В земной же своей жизни он сохраняет только остатки первозданной красоты. При этом мера физической красоты отпускается ему от природы, и он не в состоянии ее увеличить, а вот духовную красоту можно совершенствовать и развить до такого уровня, что она будет украшать не только ее носителя, но и распространяться в окружающее пространство. Князь И. А. Хворостинин писал о патриархе Гермогене Московском: «Въ та же времена добре украшающи патриаршеский святый престол Ермоген» (545). В этой стереотипной для летописцев фразе закреплено понимание русскими книжниками места и роли носителя духовной красоты в обществе.

Литература первой половины XVII в. во многом продолжала средневековые традиции создания идеальных образов благочестивых христиан. В традициях средневековых агиографов изображает патриарх Иов духовный облик царя Федора Ивановича, слабоумного сына Ивана Грозного, заступившего на царство после смерти своего отца. Под пером Иова он предстает образцом «красоты и светлости», которые сводятся у писателя–патриарха к традиционному набору христианских добродетелей, усиленных повышенной набожностью (ПЛДР 9, 78; 80; 110).

• [Показанные данные]
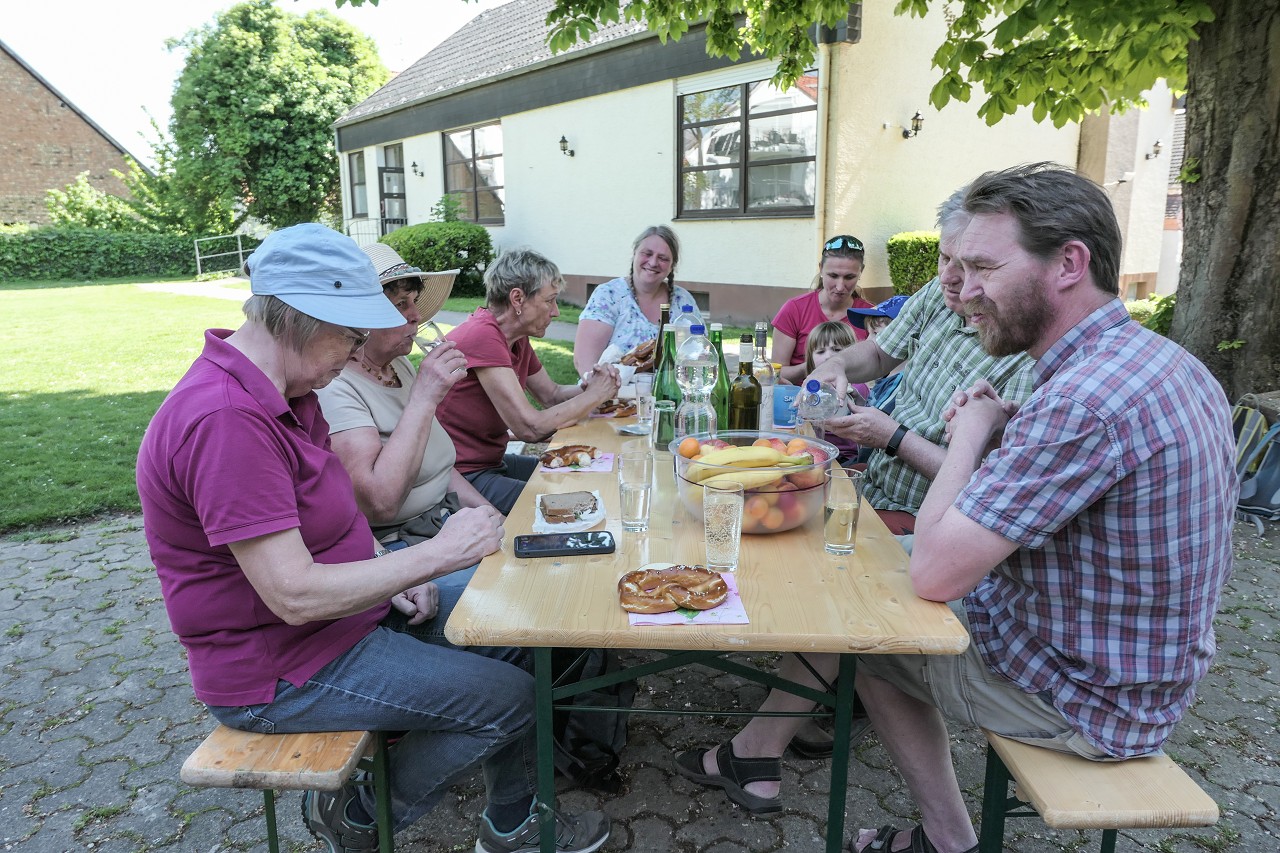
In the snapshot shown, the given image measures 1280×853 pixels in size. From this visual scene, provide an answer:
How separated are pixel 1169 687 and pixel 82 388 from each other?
32.8 feet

• [Инструкции к заданиям]
[a] Кого, согласно фрагменту о духовной красоте, князь И. А. Хворостинин назвал добре украшающим патриарший престол?
[b] Допишите продолжение фрагмента о духовной красоте, начиная сразу после его последнего предложения.

• [Ответы]
[a] Патриарха Гермогена Московского.

[b]
Муромский житель Дружина Осоргин написал «Повесть» о своей матери Улиянии, воссоздавая средневековый идеал женщины, праведно живущей в миру. Улияния имела большую семью, но за семейными заботами не забывала о благочестии и милосердии. Она регулярно заботилась о неимущих, кормила голодающих, помогала погребать нищих, во время чумы лечила и омывала больных. После смерти двух сыновей вела аскетический образ жизни в своем доме, так как муж не отпустил ее в монастырь (а нарушить волю мужа средневековая женщина даже ради благочестивой жизни не могла). Она прекратила плотское общение с мужем, спала на голой каменной печи, подкладывая еще под бока дрова с острыми углами и крючья. После смерти мужа жила еще 9 лет в строгой аскезе и добродетельной жизни. В один из голодных годов, когда она раздала все имущество нуждающимся, ее слуги пекли хлеб из древесной коры и лебеды, и ее молитвами он делался сладким. То есть уже при жизни на нее–снизошла божественная благодать, которая ярко проявилась в момент ее смерти: «И вси видеша около главы ея круг злат, яко же на иконах около глав святых пишется…. И в ту нощь видеша свет и свеща горяща и благоухание велие повеваше ис клети тоя» (РП 46).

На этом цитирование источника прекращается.